DLR-RM / stable-baselines3

PyTorch version of Stable Baselines, reliable implementations of reinforcement learning algorithms.
https://stable-baselines3.readthedocs.io
MIT License
8.69k stars 1.65k forks source link

[Question] PPO Action Scaling - custom Env #1293

Closed danielstankw closed 1 year ago

danielstankw commented 1 year ago

❓ Question

Hi, There are a few issues related to my problem but none of them answers my question so I am opening a new issue.

I am using PPO to learn parameters for my controller. Therefore action = parameters of controller. I saw that it is recommended to re-scale action space between [-1,1] and that later on I can change the scale in my environment back to the desired range. Questions

  1. If I wish for my parameters/ action space to only have positive values its still recommended to scale the values in the [-1,1] range and then unscale them in my env?
  2. How is it recommended to scale action space if I try to learn parameters and I do not want to limit the algorithm from learning and exploring? - my intuition tells me to define the upper and lower bound to some values, but on the other hand if my intuition is wrong this can prevent finding optimal parameters.
  3. In thepolicies.py it seems that when i use self.action_space = spaces.Box(low=low, high=high) the action space isn't re-scaled between [-1, 1] but clipped. How can I utilize the self.squash_output when using PPO, I saw that it is one of the parameters of the policies.ActorCriticPolicy but how can I modify it from the PPO class?
            if self.squash_output:
                # Rescale to proper domain when using squashing
                actions = self.unscale_action(actions)
§ §
▶ _Written instruction A_
Repeat the PPO action scaling issue word for word, from "danielstankw commented 1" up to and including "them in my env?".
▶ _Written instruction B_
Answer these questions about the PPO action scaling issue:
(i) Which license does the repository use?
(ii) Which algorithm is the poster using to learn the controller's parameters?
(iii) According to the poster, what happens to the action space instead of being rescaled between [-1, 1] when using self.action_space = spaces.Box(low=low, high=high)?
These items come from a separate source.

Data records
§ §
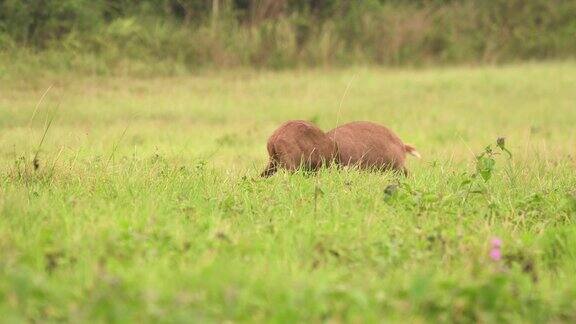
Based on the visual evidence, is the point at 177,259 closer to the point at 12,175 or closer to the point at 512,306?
the point at 512,306

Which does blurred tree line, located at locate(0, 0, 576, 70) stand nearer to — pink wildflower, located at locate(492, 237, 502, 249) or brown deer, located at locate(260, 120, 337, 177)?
brown deer, located at locate(260, 120, 337, 177)

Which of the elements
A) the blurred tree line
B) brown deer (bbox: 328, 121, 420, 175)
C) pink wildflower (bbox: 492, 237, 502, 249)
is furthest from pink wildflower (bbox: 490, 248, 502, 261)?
the blurred tree line

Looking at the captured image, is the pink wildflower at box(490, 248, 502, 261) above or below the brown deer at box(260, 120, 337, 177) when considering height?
above

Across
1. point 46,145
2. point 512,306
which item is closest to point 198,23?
point 46,145

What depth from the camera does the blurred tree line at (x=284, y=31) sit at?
1170 cm

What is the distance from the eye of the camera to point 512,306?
11.4ft

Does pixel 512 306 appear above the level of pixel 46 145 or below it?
above

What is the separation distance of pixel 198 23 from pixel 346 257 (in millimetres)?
11114

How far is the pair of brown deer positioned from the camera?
5.88m

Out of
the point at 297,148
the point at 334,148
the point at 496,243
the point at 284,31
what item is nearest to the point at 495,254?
the point at 496,243

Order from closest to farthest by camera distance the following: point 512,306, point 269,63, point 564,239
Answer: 1. point 512,306
2. point 564,239
3. point 269,63

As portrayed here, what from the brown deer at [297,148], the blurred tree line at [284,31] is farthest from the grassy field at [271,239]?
the blurred tree line at [284,31]

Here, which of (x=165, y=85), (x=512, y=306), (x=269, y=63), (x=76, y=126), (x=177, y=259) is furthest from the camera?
(x=269, y=63)

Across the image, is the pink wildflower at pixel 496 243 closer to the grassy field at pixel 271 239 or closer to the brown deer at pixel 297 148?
the grassy field at pixel 271 239
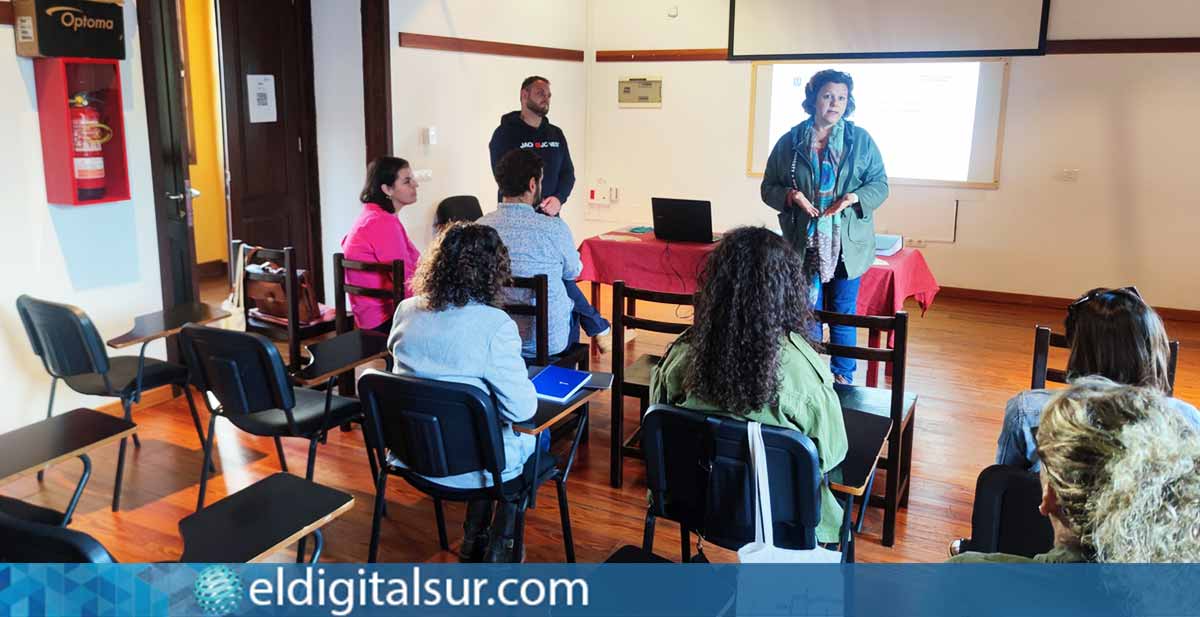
§ §
▶ _Written reply A_
danielstankw commented 1 year ago

❓ Question

Hi, There are a few issues related to my problem but none of them answers my question so I am opening a new issue.

I am using PPO to learn parameters for my controller. Therefore action = parameters of controller. I saw that it is recommended to re-scale action space between [-1,1] and that later on I can change the scale in my environment back to the desired range. Questions

  1. If I wish for my parameters/ action space to only have positive values its still recommended to scale the values in the [-1,1] range and then unscale them in my env?

▶ _Written reply B_
(i) The MIT License.
(ii) PPO.
(iii) It is clipped.